REQUIRED TASK 1 →
From the forum thread on grouping equal objects, reproduce verbatim the part that opens with the words containing "You can use" and closes with "while(Arr[ i ] != i)".
REQUIRED TASK 2 →
In the forum thread on grouping equal objects, what time complexity does the second answer give for its disjoint set union code?

DOCUMENT EXTRACT →
1

Given a list of objects and a non-transitive equality function that returns true when two objects are equal, otherwise returns false, I need to find all largest sublists where at least two objects are equal. For example -

val list = List(o1, o2, o3, o4, o5)

and,

isEqual(o1, o2) => true
isEqual(o2, o4) => true
isEqual(o3, o5) => true

The result will be:

List(o1, o2, o4)
List(o3, o5)

Please note that isEqual is non-transitive, i.e. in the case above o1 may not be equal to o4 even though they belong to the same sublist.

Shirish Kumar
  • 1,532
  • 17
  • 23
  • If at least two objects must be equal, then isn't the list itself the largest subsequence since it already contains at least one pair of equal objects? – EvilTak Aug 08 '17 at 14:11
  • @Evil Tak - you are correct. I just wanted to be explicit. – Shirish Kumar Aug 08 '17 at 14:47
  • One obvious solution is to first generate all possible tuple that are equal - which will take O(N^2) and then find connected components. I am wondering if this can be done faster. – Shirish Kumar Aug 08 '17 at 14:48

2 Answers2

0

Your problem is equal to the problem of finding all connected components of a graph.

So first thing to do is, to convert your list to a graph G(V, E) where V stands for the vertices and E stands for the edges:

V = list
E = {(o1,o2) for all o1,o2 in list| o1.Equals(o2)}

After that make a DFS to find all components

WHILE-EXISTS unvisted node in G DO
     component[i] = DFS(G)
END

Of course the components a Graphs itself. The components are the lists you are looking for and the vertices in the components are the elements of the list.

For your example the graph would look like this

enter image description here

NOTICE: Since you have to compare each object the conversation will take O(n^2). To find all components will take you O(n). So this algorithm has an asymptotic runtime of O(n^2)

Answer to the comment in your question

Since the conversion of your problem to this graph problem seems correct, I am pretty sure it is not possible. If you see it as a graph, you simply have to check each node if it is connected with each other node. You also can not stop after you find one equal node, because you maybe will find another node which is equal and by stoping, you would split the connected component.

Andreas
  • 309
  • 1
  • 8
0

You can use Disjoint set union algorithm to find all the connected components. And then print the list. The time complexity of below code is O(NlogN). The weighted_union reduces the time complexity of union to logN. So if me perform union N number of time in worst case it will take NlogN.

#include <bits/stdc++.h>
using namespace std;

int Arr[100], size[100];

int root (int i)
{
    while(Arr[ i ] != i)

PROVIDED RECORDS →
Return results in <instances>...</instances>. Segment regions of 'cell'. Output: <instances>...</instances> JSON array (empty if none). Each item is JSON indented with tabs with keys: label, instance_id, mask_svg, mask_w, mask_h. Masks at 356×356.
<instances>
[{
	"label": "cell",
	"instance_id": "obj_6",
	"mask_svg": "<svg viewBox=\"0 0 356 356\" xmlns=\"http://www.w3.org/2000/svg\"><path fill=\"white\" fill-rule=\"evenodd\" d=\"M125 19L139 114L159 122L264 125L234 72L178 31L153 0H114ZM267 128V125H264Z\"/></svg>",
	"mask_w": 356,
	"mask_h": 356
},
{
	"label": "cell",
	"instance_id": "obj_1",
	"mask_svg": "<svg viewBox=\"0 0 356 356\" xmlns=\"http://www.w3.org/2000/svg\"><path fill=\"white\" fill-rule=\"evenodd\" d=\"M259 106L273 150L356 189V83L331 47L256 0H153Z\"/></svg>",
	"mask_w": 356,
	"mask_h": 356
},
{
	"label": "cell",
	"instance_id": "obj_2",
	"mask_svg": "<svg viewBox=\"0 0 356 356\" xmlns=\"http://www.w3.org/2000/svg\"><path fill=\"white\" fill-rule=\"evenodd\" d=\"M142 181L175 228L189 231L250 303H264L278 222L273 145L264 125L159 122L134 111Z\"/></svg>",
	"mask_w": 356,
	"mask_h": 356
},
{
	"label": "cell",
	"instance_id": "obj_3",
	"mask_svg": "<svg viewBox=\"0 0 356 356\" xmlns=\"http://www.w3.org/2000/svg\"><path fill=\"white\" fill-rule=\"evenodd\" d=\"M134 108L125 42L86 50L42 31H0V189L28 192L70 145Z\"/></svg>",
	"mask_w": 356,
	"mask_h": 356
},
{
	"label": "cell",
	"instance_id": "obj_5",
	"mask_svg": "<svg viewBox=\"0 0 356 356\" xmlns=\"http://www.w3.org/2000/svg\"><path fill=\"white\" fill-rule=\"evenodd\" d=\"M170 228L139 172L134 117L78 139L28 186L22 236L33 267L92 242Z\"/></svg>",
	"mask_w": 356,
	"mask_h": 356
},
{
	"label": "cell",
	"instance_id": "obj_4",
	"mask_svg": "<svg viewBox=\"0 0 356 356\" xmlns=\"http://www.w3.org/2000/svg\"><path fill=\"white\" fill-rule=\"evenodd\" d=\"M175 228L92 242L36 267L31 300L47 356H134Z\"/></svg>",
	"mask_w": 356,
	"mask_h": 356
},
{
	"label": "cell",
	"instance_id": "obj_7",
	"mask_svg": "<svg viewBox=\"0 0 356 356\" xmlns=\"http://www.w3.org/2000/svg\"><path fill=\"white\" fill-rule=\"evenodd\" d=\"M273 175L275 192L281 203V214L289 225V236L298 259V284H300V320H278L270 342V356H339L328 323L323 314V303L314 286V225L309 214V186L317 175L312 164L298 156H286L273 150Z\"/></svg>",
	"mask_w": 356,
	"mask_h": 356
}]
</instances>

EXPECTED ANSWER 1 →
You can use Disjoint set union algorithm to find all the connected components. And then print the list. The time complexity of below code is O(NlogN). The weighted_union reduces the time complexity of union to logN. So if me perform union N number of time in worst case it will take NlogN.

#include <bits/stdc++.h>
using namespace std;

int Arr[100], size[100];

int root (int i)
{
    while(Arr[ i ] != i)

EXPECTED ANSWER 2 →
O(NlogN)